Joseph Smith’s Extradition Hearings Reenacted in Illinois
Contributed By By R. Scott Lloyd
- Joseph’s efforts to defend himself using habeas corpus will now be studied by schoolchildren and law students in Illinois.
- Following the reenactment, five distinguished legal experts led a panel discussion of the role of habeas corpus in U.S. history.
- The reenactment will be repeated in an encore presentation October 14 at the University of Chicago.
“[The event] involves the intersection of two constitutional principles: the individual’s right to habeas corpus vs. the state’s right of extradition.” —Justice Rita B. Garman of the Illinois Supreme Court
During the Nauvoo period of Church history, the Prophet Joseph Smith was dogged by legal troubles stemming from the Missouri persecutions of 1838.
Now his efforts to defend himself by using the legal doctrine of habeas corpus will be studied by schoolchildren and law students in Illinois. This is due to a remarkable partnership involving the Abraham Lincoln Presidential Library and Museum and the Illinois Supreme Court Historic Preservation, with involvement from Church History Department scholars and representatives of Community of Christ and members of the legal community in Illinois.
On September 24, at the Lincoln Museum in downtown Springfield, four professional actors depicted three habeas corpus hearings involving the Prophet Joseph Smith that took place in Illinois in the 1840s. This was followed by a panel discussion involving five distinguished legal experts, including Jeffrey N. Walker, senior adviser for the Joseph Smith Papers and managing director for its legal and business series. Brother Walker was largely responsible for the creation and leadership of the program.
The panel discussed the suspension of habeas corpus and its changing application in America from the 19th century to today, including the use of the writ of habeas corpus for prisoners at Guantanamo Bay.
Introducing the program, Justice Rita B. Garman of the Illinois Supreme Court said, “We certainly extend our deepest thanks to the LDS Church for their help. We obviously could not have put this program together without their support.”
Justice Garman said the evening’s event “involves the intersection of two constitutional principles: the individual’s right to habeas corpus vs. the state’s right of extradition.”
She defined habeas corpus as “the right of an individual to be brought before a court and informed of the criminal charges against him or her and to contest false charges.”

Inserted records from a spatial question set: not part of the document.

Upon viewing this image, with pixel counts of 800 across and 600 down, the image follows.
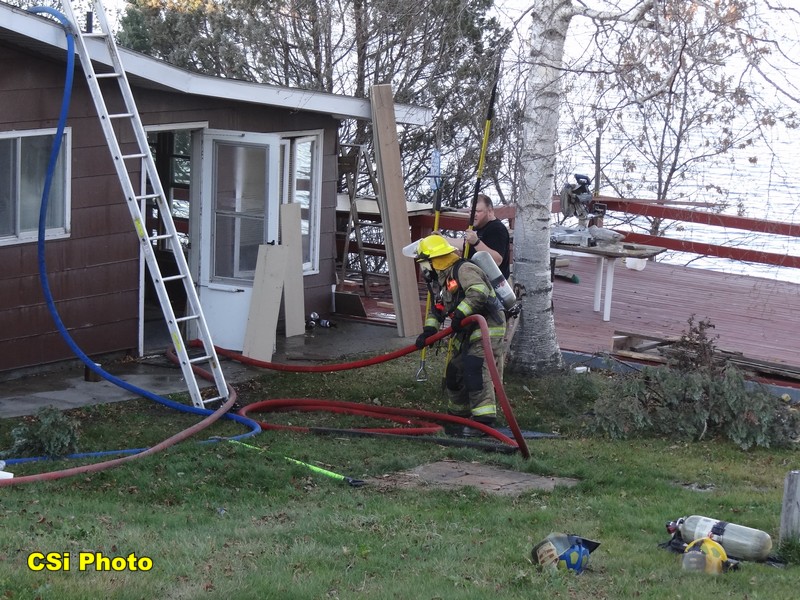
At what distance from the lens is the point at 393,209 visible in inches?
482

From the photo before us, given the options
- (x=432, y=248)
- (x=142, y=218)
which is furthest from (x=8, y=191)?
(x=432, y=248)

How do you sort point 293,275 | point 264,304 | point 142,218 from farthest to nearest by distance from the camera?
point 293,275
point 264,304
point 142,218

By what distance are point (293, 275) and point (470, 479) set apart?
5.34 m

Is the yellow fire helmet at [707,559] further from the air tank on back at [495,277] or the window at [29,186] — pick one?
the window at [29,186]

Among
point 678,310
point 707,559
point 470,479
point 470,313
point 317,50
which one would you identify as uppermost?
point 317,50

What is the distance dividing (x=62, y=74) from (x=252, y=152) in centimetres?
236

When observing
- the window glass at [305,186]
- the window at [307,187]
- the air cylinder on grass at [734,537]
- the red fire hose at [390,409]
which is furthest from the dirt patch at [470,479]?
the window glass at [305,186]

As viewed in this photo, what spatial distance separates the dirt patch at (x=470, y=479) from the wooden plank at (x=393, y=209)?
469 cm

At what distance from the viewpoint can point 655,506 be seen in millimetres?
6613

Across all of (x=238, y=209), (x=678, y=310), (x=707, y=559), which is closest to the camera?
(x=707, y=559)

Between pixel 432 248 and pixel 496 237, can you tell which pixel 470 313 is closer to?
pixel 432 248

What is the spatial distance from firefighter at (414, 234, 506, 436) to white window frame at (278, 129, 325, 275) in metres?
4.28

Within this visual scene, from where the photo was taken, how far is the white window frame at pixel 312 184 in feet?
41.3

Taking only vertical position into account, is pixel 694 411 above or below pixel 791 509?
below
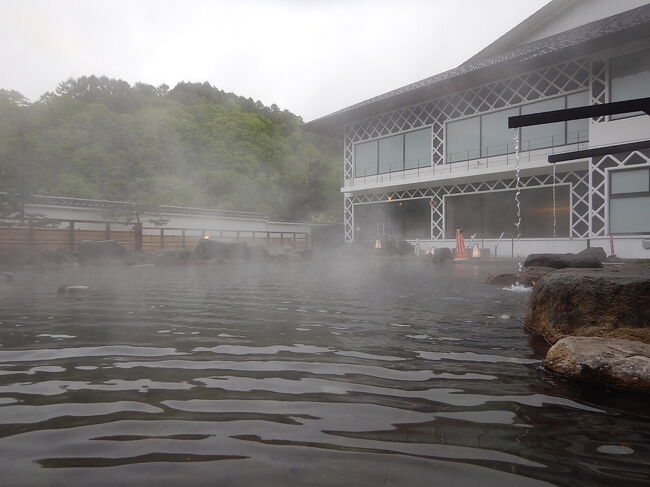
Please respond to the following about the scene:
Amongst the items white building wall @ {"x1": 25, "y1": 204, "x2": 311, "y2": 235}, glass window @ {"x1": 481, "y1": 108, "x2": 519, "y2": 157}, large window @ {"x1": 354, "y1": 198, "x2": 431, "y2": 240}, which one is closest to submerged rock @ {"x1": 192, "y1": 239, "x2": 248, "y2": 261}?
white building wall @ {"x1": 25, "y1": 204, "x2": 311, "y2": 235}

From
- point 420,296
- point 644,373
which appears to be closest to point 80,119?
point 420,296

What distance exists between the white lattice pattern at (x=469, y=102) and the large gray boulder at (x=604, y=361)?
11345mm

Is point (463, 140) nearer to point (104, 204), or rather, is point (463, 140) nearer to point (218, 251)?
point (218, 251)

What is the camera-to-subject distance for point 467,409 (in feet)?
4.69

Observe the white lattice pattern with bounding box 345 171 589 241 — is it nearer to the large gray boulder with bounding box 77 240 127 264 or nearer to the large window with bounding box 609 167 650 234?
the large window with bounding box 609 167 650 234

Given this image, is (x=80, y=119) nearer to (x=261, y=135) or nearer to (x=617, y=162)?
(x=261, y=135)

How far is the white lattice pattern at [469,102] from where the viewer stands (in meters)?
11.4

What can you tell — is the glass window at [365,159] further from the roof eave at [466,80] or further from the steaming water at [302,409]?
the steaming water at [302,409]

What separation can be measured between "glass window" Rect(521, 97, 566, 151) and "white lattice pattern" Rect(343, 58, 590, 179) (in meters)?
0.20

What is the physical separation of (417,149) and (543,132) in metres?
4.12


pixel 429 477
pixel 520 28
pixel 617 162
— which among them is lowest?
pixel 429 477

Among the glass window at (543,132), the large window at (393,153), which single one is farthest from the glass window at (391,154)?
the glass window at (543,132)

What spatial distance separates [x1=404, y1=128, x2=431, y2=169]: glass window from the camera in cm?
1488

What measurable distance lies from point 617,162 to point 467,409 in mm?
10689
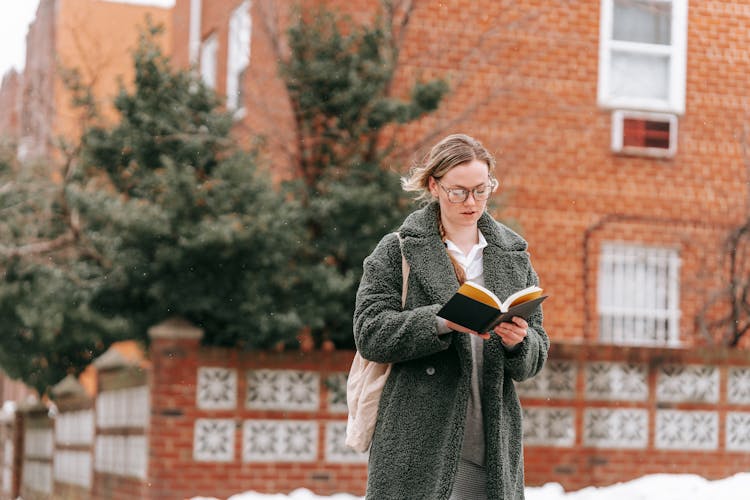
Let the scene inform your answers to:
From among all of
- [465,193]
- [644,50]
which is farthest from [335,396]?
[465,193]

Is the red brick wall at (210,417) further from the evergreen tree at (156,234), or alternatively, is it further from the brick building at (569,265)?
the evergreen tree at (156,234)

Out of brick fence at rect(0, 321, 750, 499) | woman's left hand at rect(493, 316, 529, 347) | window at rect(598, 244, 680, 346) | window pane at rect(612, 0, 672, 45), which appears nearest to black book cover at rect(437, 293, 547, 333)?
woman's left hand at rect(493, 316, 529, 347)

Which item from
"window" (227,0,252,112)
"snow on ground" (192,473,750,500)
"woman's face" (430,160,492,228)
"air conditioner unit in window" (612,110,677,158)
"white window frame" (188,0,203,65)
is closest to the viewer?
"woman's face" (430,160,492,228)

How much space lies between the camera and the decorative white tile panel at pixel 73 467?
13.4 metres

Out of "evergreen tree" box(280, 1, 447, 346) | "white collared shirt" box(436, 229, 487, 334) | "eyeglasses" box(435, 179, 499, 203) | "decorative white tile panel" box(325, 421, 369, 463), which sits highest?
"evergreen tree" box(280, 1, 447, 346)

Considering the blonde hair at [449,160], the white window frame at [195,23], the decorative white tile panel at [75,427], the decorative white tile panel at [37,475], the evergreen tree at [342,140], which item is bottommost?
the decorative white tile panel at [37,475]

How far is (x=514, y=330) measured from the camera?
13.0 feet

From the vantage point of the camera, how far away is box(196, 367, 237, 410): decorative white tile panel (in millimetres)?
10625

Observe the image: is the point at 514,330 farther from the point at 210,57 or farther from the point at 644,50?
the point at 210,57

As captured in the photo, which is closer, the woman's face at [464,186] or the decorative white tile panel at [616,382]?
the woman's face at [464,186]

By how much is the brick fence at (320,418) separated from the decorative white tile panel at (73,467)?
704 millimetres

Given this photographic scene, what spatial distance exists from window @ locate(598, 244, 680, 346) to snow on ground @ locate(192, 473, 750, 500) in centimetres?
290

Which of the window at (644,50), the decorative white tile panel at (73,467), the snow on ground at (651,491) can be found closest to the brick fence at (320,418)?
the snow on ground at (651,491)

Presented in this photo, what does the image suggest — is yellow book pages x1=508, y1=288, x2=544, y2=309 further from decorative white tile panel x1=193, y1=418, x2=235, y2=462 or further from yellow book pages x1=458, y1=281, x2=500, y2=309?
decorative white tile panel x1=193, y1=418, x2=235, y2=462
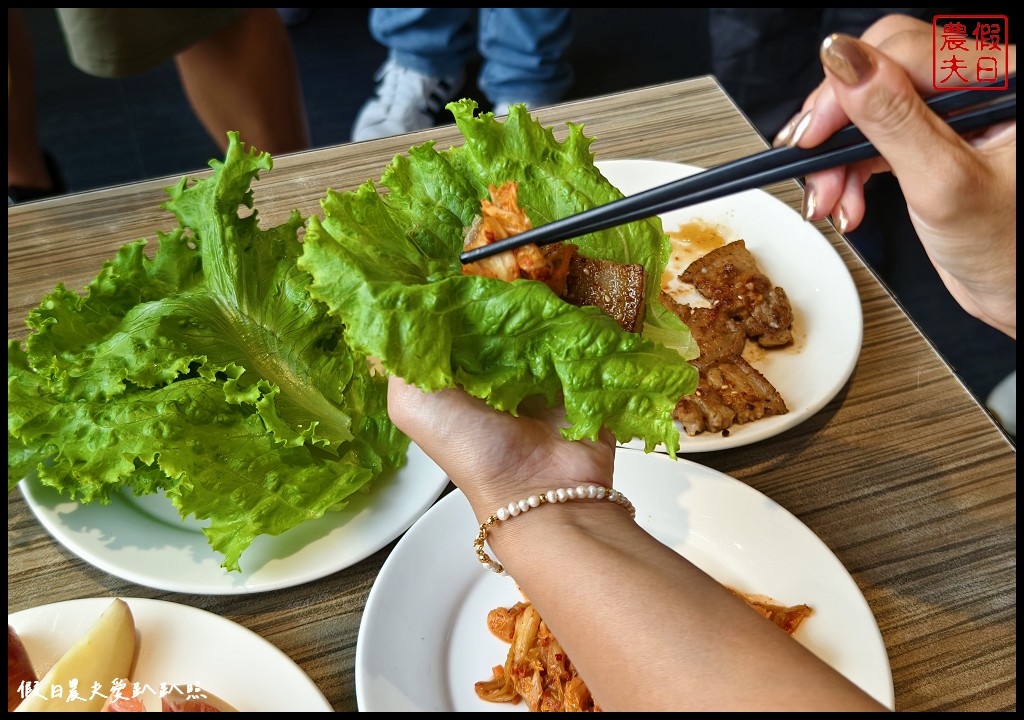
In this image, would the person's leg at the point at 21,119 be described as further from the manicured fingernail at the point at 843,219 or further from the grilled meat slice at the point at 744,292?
the manicured fingernail at the point at 843,219

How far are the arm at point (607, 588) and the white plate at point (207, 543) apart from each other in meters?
0.30

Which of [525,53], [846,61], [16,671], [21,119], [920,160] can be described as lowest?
[525,53]

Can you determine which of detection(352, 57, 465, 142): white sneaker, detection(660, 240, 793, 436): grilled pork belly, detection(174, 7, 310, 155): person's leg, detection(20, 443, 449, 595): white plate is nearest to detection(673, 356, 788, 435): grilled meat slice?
detection(660, 240, 793, 436): grilled pork belly

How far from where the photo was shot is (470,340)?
53.5 inches

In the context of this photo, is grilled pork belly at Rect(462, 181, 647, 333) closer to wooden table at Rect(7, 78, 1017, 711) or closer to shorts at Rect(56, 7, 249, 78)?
wooden table at Rect(7, 78, 1017, 711)

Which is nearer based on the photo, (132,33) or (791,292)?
(791,292)

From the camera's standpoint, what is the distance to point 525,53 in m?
4.65

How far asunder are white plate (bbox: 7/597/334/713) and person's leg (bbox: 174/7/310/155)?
248 cm

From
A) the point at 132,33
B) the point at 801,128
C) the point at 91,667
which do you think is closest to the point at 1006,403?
the point at 801,128

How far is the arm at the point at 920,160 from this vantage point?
1248 mm

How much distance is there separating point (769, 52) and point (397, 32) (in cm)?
207

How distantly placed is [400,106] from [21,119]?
75.1 inches

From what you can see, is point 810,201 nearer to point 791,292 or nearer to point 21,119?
A: point 791,292

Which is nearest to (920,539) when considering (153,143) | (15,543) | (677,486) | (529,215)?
(677,486)
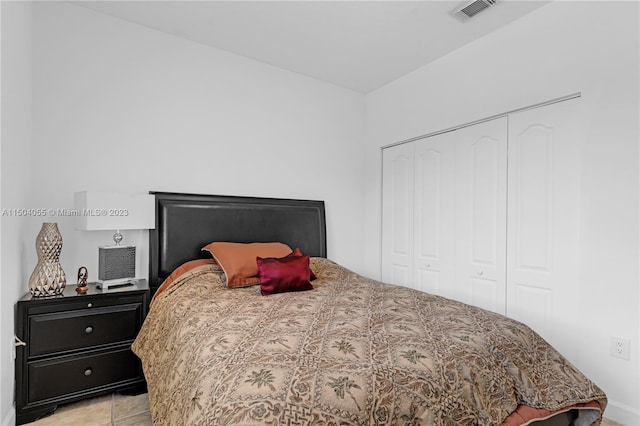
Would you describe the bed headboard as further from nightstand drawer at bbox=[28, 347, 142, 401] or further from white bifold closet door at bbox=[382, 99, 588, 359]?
white bifold closet door at bbox=[382, 99, 588, 359]

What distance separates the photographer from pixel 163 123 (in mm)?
2857

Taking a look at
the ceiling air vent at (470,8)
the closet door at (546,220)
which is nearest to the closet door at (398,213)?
the closet door at (546,220)

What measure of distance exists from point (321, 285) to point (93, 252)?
1.65m

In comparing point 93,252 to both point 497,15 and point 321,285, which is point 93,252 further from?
point 497,15

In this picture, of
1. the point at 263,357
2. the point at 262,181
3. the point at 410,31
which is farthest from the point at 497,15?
the point at 263,357

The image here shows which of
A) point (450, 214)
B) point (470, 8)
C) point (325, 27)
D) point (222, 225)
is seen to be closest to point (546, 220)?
point (450, 214)

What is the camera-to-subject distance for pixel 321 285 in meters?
2.55

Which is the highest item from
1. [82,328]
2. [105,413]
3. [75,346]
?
[82,328]

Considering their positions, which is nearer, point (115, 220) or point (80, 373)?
point (80, 373)

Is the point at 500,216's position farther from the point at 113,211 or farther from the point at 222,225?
the point at 113,211

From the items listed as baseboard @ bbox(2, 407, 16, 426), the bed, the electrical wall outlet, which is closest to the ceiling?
the bed

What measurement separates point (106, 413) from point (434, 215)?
287 cm

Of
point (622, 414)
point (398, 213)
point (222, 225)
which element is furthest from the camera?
point (398, 213)

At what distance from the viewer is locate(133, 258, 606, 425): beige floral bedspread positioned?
3.54 feet
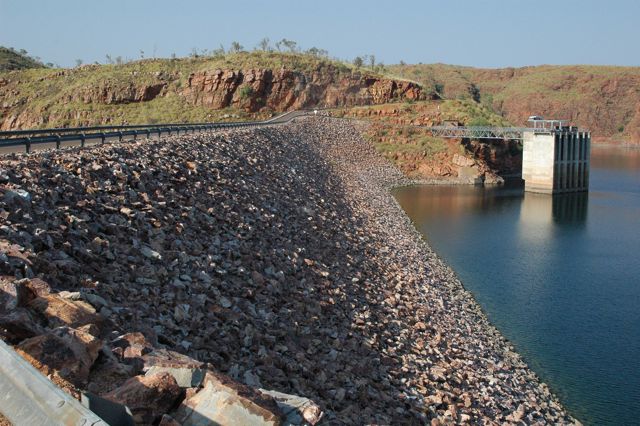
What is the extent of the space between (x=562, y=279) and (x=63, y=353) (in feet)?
82.1

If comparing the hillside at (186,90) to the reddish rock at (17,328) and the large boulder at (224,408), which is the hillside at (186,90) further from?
the large boulder at (224,408)

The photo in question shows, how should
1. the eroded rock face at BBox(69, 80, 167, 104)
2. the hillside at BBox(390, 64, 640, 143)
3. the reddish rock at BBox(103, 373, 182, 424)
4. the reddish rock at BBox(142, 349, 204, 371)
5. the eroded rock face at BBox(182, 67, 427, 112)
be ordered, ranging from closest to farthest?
the reddish rock at BBox(103, 373, 182, 424), the reddish rock at BBox(142, 349, 204, 371), the eroded rock face at BBox(182, 67, 427, 112), the eroded rock face at BBox(69, 80, 167, 104), the hillside at BBox(390, 64, 640, 143)

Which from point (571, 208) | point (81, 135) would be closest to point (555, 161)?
point (571, 208)

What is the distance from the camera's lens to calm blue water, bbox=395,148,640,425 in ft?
55.5

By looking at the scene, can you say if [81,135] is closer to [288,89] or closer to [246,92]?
[246,92]

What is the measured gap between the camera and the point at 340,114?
81.6 meters

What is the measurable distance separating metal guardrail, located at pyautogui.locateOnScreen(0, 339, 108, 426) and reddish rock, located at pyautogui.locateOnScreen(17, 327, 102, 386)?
3.78 feet

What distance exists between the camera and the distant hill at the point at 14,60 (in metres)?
111

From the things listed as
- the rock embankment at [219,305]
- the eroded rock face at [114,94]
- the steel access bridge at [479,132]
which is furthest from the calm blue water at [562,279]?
the eroded rock face at [114,94]

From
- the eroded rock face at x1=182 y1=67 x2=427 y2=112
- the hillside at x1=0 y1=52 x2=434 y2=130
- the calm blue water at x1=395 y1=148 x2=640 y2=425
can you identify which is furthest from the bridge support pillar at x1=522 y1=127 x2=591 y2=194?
the hillside at x1=0 y1=52 x2=434 y2=130

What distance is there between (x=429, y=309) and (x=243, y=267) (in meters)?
7.50

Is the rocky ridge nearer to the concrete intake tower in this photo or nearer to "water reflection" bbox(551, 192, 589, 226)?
the concrete intake tower

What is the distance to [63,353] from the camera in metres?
5.50

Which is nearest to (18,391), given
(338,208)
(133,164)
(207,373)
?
(207,373)
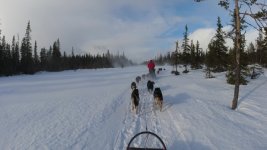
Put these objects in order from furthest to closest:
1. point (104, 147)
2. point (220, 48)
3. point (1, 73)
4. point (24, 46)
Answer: point (24, 46) < point (1, 73) < point (220, 48) < point (104, 147)

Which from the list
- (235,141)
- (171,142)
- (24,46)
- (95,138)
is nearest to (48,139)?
(95,138)

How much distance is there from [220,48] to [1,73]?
4644cm

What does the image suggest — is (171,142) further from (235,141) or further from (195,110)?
(195,110)

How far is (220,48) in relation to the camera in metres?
42.8

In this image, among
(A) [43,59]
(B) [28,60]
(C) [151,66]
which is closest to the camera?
(C) [151,66]

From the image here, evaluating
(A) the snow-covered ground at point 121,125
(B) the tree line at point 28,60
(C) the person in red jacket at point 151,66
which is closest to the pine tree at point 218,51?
(C) the person in red jacket at point 151,66

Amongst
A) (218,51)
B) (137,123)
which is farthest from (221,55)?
(137,123)

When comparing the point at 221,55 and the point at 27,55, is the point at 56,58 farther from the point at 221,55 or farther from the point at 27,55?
the point at 221,55

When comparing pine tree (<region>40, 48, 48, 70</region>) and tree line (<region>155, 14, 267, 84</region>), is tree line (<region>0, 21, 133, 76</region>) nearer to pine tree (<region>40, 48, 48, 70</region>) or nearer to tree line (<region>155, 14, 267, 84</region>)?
pine tree (<region>40, 48, 48, 70</region>)

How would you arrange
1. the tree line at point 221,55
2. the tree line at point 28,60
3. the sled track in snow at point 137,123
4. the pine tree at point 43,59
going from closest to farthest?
1. the sled track in snow at point 137,123
2. the tree line at point 221,55
3. the tree line at point 28,60
4. the pine tree at point 43,59

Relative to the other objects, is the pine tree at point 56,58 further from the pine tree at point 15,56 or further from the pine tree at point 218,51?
the pine tree at point 218,51

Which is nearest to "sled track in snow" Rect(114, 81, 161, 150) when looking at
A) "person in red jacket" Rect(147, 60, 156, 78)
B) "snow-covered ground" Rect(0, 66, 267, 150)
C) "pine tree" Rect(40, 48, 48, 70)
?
"snow-covered ground" Rect(0, 66, 267, 150)

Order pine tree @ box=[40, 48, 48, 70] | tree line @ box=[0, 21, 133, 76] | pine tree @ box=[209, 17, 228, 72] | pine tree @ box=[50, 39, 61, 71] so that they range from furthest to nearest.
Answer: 1. pine tree @ box=[50, 39, 61, 71]
2. pine tree @ box=[40, 48, 48, 70]
3. tree line @ box=[0, 21, 133, 76]
4. pine tree @ box=[209, 17, 228, 72]

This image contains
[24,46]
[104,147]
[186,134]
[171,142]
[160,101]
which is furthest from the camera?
[24,46]
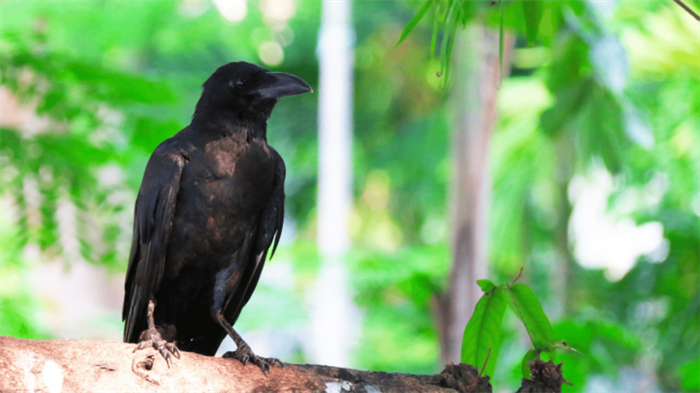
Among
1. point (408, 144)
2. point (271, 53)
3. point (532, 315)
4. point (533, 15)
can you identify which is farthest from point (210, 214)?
point (408, 144)

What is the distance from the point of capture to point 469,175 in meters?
5.13

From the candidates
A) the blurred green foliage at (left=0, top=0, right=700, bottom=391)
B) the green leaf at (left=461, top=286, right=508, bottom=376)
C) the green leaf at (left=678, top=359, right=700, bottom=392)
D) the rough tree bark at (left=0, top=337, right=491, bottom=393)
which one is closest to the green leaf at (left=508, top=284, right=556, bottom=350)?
the green leaf at (left=461, top=286, right=508, bottom=376)

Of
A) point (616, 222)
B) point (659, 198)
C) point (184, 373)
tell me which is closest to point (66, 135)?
point (184, 373)

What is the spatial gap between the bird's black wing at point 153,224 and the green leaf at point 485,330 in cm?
137

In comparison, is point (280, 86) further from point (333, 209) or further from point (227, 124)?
point (333, 209)

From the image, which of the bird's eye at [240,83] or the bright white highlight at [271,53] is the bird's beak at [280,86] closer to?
the bird's eye at [240,83]

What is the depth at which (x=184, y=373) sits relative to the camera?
6.21 feet

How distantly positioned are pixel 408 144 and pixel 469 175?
26.2 ft

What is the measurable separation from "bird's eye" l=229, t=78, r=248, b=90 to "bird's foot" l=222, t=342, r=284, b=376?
120 centimetres

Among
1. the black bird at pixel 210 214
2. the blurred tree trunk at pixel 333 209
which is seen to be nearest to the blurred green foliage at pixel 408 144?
the blurred tree trunk at pixel 333 209

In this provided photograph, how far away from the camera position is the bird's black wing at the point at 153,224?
2.49m

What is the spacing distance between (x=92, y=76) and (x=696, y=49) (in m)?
3.99

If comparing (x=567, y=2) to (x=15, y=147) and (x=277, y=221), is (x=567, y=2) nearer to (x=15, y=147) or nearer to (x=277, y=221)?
(x=277, y=221)

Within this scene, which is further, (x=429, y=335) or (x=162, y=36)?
(x=162, y=36)
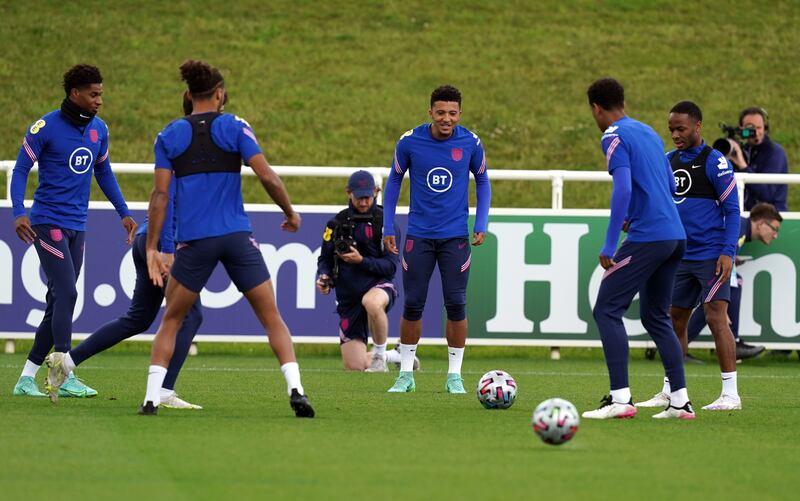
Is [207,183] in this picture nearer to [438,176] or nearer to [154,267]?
[154,267]

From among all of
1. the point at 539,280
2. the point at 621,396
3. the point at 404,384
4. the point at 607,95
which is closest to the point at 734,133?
the point at 539,280

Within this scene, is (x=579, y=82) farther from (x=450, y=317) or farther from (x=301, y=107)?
(x=450, y=317)

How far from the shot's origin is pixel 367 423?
927 cm

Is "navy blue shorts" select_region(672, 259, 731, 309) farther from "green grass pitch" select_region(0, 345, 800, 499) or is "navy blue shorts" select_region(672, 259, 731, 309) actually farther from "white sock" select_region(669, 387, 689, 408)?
"white sock" select_region(669, 387, 689, 408)

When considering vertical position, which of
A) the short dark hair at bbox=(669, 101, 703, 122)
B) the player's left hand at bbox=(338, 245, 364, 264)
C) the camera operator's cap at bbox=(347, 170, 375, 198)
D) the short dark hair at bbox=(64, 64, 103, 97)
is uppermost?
the short dark hair at bbox=(64, 64, 103, 97)

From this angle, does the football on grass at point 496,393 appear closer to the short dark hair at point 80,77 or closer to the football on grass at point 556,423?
the football on grass at point 556,423

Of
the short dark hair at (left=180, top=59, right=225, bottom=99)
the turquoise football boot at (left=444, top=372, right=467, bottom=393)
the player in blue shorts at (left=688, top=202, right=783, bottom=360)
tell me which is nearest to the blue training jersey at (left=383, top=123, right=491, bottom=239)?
the turquoise football boot at (left=444, top=372, right=467, bottom=393)

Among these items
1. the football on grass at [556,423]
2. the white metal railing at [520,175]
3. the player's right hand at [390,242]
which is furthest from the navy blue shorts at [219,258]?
the white metal railing at [520,175]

“This long-established right was first under the English common law dating back to the Magna Carta. It’s embodied in the U.S. Constitution.”
She explained that extradition is the right of a state to request another state to transfer a criminal defendant to its jurisdiction where a crime allegedly occurred. “This extradition right is also set forth in the U.S. Constitution,” she added.
While the dramatic presentation was based on actual events from the 1830s and 1840s, “dialogue and scenes have been created for dramatic effect, including some involving Stephen A. Douglas, the great lawyer, jurist, and statesman from Illinois.”
The character of Douglas was something of a narrator in the dramatic presentations, sometimes giving the audience the background of the hearings in which the Prophet was involved.
With no scenery, staging, or special costuming, the actors depicted, in addition to Stephen Douglas and Joseph Smith, Church figures such as Sidney Rigdon, Reynolds Cahoon, William Clayton, Lyman Wight, and Hyrum Smith; lawyers and jurists involved in the hearings; and other prominent figures such as Missouri Governor Lilburn W. Boggs.
Of the three cases in which Joseph Smith sought a writ of habeas corpus, the first involved a warrant of arrest issued against the Prophet and others by Illinois Governor Thomas Carlin seeking their extradition to Missouri on outstanding 1839 indictments.
Stephen Douglas, just 27 years old at the time, heard the case and discharged the defendants on a narrow procedural issue.
The second extradition attempt stemmed from an accusation against Joseph in an assassination attempt against Governor Boggs of Missouri, who had issued the infamous extermination order driving the Latter-day Saints from that state.
The case, heard in Springfield in early 1843, was argued before Judge Nathaniel Pope, who found that the only evidence, Boggs’s affidavit based on his own belief, did not establish fact.
The actors depicted a humorous bit of oratory by Joseph Smith’s attorney, Justin Butterfield. The courtroom, on the second floor of the Tinsley Building, which still exists today, was packed because so many members of the public wanted to attend to get a glimpse of Joseph Smith.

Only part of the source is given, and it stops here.